● **Working data**:

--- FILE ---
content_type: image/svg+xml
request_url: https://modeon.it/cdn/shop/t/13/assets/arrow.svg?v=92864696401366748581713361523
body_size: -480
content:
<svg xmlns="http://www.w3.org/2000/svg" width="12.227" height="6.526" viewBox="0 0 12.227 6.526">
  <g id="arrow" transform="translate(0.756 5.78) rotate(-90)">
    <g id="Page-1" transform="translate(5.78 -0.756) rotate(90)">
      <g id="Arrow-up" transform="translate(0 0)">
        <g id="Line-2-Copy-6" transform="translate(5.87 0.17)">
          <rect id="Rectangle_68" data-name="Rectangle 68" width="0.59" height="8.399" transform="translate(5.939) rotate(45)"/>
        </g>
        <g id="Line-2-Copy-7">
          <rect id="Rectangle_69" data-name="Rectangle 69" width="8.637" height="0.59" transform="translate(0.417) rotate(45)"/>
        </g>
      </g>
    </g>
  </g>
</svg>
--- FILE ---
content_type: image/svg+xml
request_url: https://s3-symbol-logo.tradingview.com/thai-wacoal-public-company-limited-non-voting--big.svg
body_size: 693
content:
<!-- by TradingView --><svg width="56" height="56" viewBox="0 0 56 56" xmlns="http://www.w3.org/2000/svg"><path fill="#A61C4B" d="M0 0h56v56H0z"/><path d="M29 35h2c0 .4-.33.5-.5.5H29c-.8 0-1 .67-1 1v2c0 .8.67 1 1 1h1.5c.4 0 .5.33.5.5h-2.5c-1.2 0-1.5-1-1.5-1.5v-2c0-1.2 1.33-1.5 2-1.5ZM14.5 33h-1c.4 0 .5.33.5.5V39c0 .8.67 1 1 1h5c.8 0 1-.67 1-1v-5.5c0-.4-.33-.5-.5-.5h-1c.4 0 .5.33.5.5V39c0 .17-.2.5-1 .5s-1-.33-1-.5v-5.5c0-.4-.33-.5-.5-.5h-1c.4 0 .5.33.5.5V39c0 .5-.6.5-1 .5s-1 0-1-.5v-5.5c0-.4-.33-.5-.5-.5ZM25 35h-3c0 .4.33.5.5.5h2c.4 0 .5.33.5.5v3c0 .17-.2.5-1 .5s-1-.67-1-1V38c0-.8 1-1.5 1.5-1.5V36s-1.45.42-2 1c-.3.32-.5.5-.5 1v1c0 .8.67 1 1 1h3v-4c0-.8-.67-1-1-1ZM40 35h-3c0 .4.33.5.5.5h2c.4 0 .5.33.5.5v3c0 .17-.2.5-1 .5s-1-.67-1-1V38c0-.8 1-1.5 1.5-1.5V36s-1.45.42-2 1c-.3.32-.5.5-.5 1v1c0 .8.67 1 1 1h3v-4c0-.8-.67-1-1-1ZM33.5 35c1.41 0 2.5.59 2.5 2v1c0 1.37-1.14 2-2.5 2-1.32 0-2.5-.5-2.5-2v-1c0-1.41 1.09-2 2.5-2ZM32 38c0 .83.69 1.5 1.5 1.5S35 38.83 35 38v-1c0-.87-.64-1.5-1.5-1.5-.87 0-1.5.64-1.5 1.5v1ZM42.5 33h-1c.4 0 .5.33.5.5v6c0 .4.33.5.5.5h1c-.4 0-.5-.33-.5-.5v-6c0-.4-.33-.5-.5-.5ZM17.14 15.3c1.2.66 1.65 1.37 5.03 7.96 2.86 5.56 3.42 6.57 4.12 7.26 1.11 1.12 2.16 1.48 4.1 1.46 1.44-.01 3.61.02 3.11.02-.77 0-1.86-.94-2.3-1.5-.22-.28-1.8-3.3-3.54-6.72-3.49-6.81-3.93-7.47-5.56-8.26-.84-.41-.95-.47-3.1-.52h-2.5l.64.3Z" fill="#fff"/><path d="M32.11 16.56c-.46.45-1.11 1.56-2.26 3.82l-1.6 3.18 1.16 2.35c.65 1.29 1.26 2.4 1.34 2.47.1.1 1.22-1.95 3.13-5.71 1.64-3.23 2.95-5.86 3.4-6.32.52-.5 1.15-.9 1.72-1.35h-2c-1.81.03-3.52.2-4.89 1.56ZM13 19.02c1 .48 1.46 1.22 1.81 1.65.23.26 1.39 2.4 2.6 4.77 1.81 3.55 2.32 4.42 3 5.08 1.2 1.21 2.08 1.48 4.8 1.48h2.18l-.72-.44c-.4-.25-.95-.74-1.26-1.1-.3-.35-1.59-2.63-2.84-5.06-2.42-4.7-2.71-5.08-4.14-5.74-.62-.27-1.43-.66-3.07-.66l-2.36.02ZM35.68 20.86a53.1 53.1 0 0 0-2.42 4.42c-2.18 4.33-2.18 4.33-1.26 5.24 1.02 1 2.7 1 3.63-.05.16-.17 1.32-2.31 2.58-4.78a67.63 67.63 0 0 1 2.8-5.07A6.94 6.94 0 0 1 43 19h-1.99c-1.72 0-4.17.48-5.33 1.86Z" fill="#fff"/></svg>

● **What needs to be done**:
An exact restatement of all the entries above is needed.

● **Problem solution**:
--- FILE ---
content_type: image/svg+xml
request_url: https://modeon.it/cdn/shop/t/13/assets/arrow.svg?v=92864696401366748581713361523
body_size: -480
content:
<svg xmlns="http://www.w3.org/2000/svg" width="12.227" height="6.526" viewBox="0 0 12.227 6.526">
  <g id="arrow" transform="translate(0.756 5.78) rotate(-90)">
    <g id="Page-1" transform="translate(5.78 -0.756) rotate(90)">
      <g id="Arrow-up" transform="translate(0 0)">
        <g id="Line-2-Copy-6" transform="translate(5.87 0.17)">
          <rect id="Rectangle_68" data-name="Rectangle 68" width="0.59" height="8.399" transform="translate(5.939) rotate(45)"/>
        </g>
        <g id="Line-2-Copy-7">
          <rect id="Rectangle_69" data-name="Rectangle 69" width="8.637" height="0.59" transform="translate(0.417) rotate(45)"/>
        </g>
      </g>
    </g>
  </g>
</svg>
--- FILE ---
content_type: image/svg+xml
request_url: https://s3-symbol-logo.tradingview.com/thai-wacoal-public-company-limited-non-voting--big.svg
body_size: 693
content:
<!-- by TradingView --><svg width="56" height="56" viewBox="0 0 56 56" xmlns="http://www.w3.org/2000/svg"><path fill="#A61C4B" d="M0 0h56v56H0z"/><path d="M29 35h2c0 .4-.33.5-.5.5H29c-.8 0-1 .67-1 1v2c0 .8.67 1 1 1h1.5c.4 0 .5.33.5.5h-2.5c-1.2 0-1.5-1-1.5-1.5v-2c0-1.2 1.33-1.5 2-1.5ZM14.5 33h-1c.4 0 .5.33.5.5V39c0 .8.67 1 1 1h5c.8 0 1-.67 1-1v-5.5c0-.4-.33-.5-.5-.5h-1c.4 0 .5.33.5.5V39c0 .17-.2.5-1 .5s-1-.33-1-.5v-5.5c0-.4-.33-.5-.5-.5h-1c.4 0 .5.33.5.5V39c0 .5-.6.5-1 .5s-1 0-1-.5v-5.5c0-.4-.33-.5-.5-.5ZM25 35h-3c0 .4.33.5.5.5h2c.4 0 .5.33.5.5v3c0 .17-.2.5-1 .5s-1-.67-1-1V38c0-.8 1-1.5 1.5-1.5V36s-1.45.42-2 1c-.3.32-.5.5-.5 1v1c0 .8.67 1 1 1h3v-4c0-.8-.67-1-1-1ZM40 35h-3c0 .4.33.5.5.5h2c.4 0 .5.33.5.5v3c0 .17-.2.5-1 .5s-1-.67-1-1V38c0-.8 1-1.5 1.5-1.5V36s-1.45.42-2 1c-.3.32-.5.5-.5 1v1c0 .8.67 1 1 1h3v-4c0-.8-.67-1-1-1ZM33.5 35c1.41 0 2.5.59 2.5 2v1c0 1.37-1.14 2-2.5 2-1.32 0-2.5-.5-2.5-2v-1c0-1.41 1.09-2 2.5-2ZM32 38c0 .83.69 1.5 1.5 1.5S35 38.83 35 38v-1c0-.87-.64-1.5-1.5-1.5-.87 0-1.5.64-1.5 1.5v1ZM42.5 33h-1c.4 0 .5.33.5.5v6c0 .4.33.5.5.5h1c-.4 0-.5-.33-.5-.5v-6c0-.4-.33-.5-.5-.5ZM17.14 15.3c1.2.66 1.65 1.37 5.03 7.96 2.86 5.56 3.42 6.57 4.12 7.26 1.11 1.12 2.16 1.48 4.1 1.46 1.44-.01 3.61.02 3.11.02-.77 0-1.86-.94-2.3-1.5-.22-.28-1.8-3.3-3.54-6.72-3.49-6.81-3.93-7.47-5.56-8.26-.84-.41-.95-.47-3.1-.52h-2.5l.64.3Z" fill="#fff"/><path d="M32.11 16.56c-.46.45-1.11 1.56-2.26 3.82l-1.6 3.18 1.16 2.35c.65 1.29 1.26 2.4 1.34 2.47.1.1 1.22-1.95 3.13-5.71 1.64-3.23 2.95-5.86 3.4-6.32.52-.5 1.15-.9 1.72-1.35h-2c-1.81.03-3.52.2-4.89 1.56ZM13 19.02c1 .48 1.46 1.22 1.81 1.65.23.26 1.39 2.4 2.6 4.77 1.81 3.55 2.32 4.42 3 5.08 1.2 1.21 2.08 1.48 4.8 1.48h2.18l-.72-.44c-.4-.25-.95-.74-1.26-1.1-.3-.35-1.59-2.63-2.84-5.06-2.42-4.7-2.71-5.08-4.14-5.74-.62-.27-1.43-.66-3.07-.66l-2.36.02ZM35.68 20.86a53.1 53.1 0 0 0-2.42 4.42c-2.18 4.33-2.18 4.33-1.26 5.24 1.02 1 2.7 1 3.63-.05.16-.17 1.32-2.31 2.58-4.78a67.63 67.63 0 0 1 2.8-5.07A6.94 6.94 0 0 1 43 19h-1.99c-1.72 0-4.17.48-5.33 1.86Z" fill="#fff"/></svg>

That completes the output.